→ Things to do:
**a)** Please condense the paragraph of the session report beginning "Continuing on in the dungeon" into a short bulleted list that keeps its main facts.
**b)** Write the next part of the session report, picking up after its final sentence.

A new player was selected as caller this time and the usual guy who acted in this leadership role did his best to step back from it entirely. He succeeded and only occasionally had to mention something that the group as a whole was neglecting. The party wound their way through the dungeon and it took a little longer due to someone else doing the navigation. This was probably vital cross-training. Getting to the dungeon door to the area where big things had been happening, suddenly the five people in the party all failed their open door check. Something like this had never happened before.

The players went into “autistic problem-solving mode” and immediately wanted to know if the hinges were on this side of the door. I have no idea what this could have been about. I resist this at first and some of the players are quick to pick up on my confusion and aggravation, so they are almost immediately of a mind to encourage the entire table to move on to another tack with the game. (The previous week’s session was that traumatic.) This is a difficult thing for the table to stomach because the table includes at least one actual tradesman, so it is a very big ask to insist that the players settle for “generic fantast game doors with no realistic attributes.”

The net result of this is that the players opted to do something entirely different from what both they and I had planned for the evening. They left the beaten path of this level and began to explore the odd corners of this level which I had stocked very early in the year. This lead to a room which had a Shaker footstool in it. The players searched for secret doors and found one. Inside the room was an iron trunk. The gnome detected no traps and Logosloth opted to bravely attempt to open it. He was struck by a poison dart and he died on the spot. If you ever wondered why players don’t care for systematically exploring Gygaxian dungeons, then this is why.

Continuing on in the dungeon a new room was found and I checked and the lead character in the party had set off a crushing ceiling trap. He made his save and then managed to both disable this trigger with a dagger and also identify other such pressure plates in the room. The party searched for secret doors here but didn’t find any.

All this time there had been no wandering monster results and there would be none for the entirety of the session. Coming up on one more door, the players again failed all of their “open door” checks. Again, I was asked about the hinges because the players wanted to be able to remove the door easily and quietly. This sounded like the most un-D&D thing I had ever heard of, so I declared that there were no hinges in the dungeon unless someone could find me an example of them from Appendix N. This was speedily accomplished by the guy with the dead PC, so now the location of all hinges will be marked on the map.

So the party was down to four characters from five. This was the B-team of the overall roster. Some of the best players and characters were all out of the session. And here we were blundering along into a less explored corner of my hastily conceived random dungeon. The players showed up at this door with a barred window and a sign that read, “Please do not interfere with my menagerie, Belboz the Magnificent.” The gnome suddenly needed the footstool to peer into the room. He sees nothing, picks the lock, and the tradesman of the party described how the door latch mechanism would be disabled so that they could enter the room without it locking behind them.

→ Supplied information:
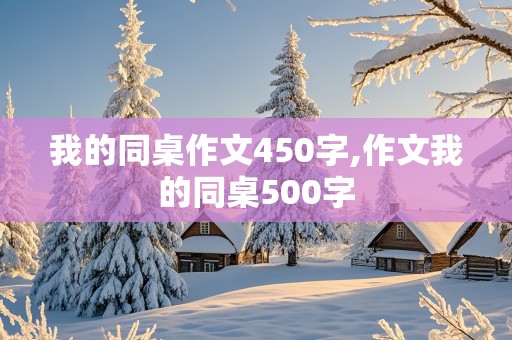 我的同桌作文450字,作文我的同桌500字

→ Answers to this exercise:
**a)**
- The party found a new room, where the lead character set off a crushing ceiling trap.
- He made his save, disabled the trigger with a dagger, and identified other such pressure plates in the room.
- The party searched the room for secret doors but found none.

**b)**
At this point I checked for surprise and the players happened to surprise the monsters. Out of sight, they were curled up near the wall in a spot where the gnome would not have seen them. The players attacked during the surprise segment and then again during the combat round. Billy Bob of the cringe-inducing Appalachian accent dealt the finishing blow to one of these monstrous creatures and it squealed like a pig as it died. I determined how the monsters would react and they all wanted to flee. This resulted in another monster being killed as two others fled the room. The players opted not to pursue due to light issues not being prepared for this eventuality.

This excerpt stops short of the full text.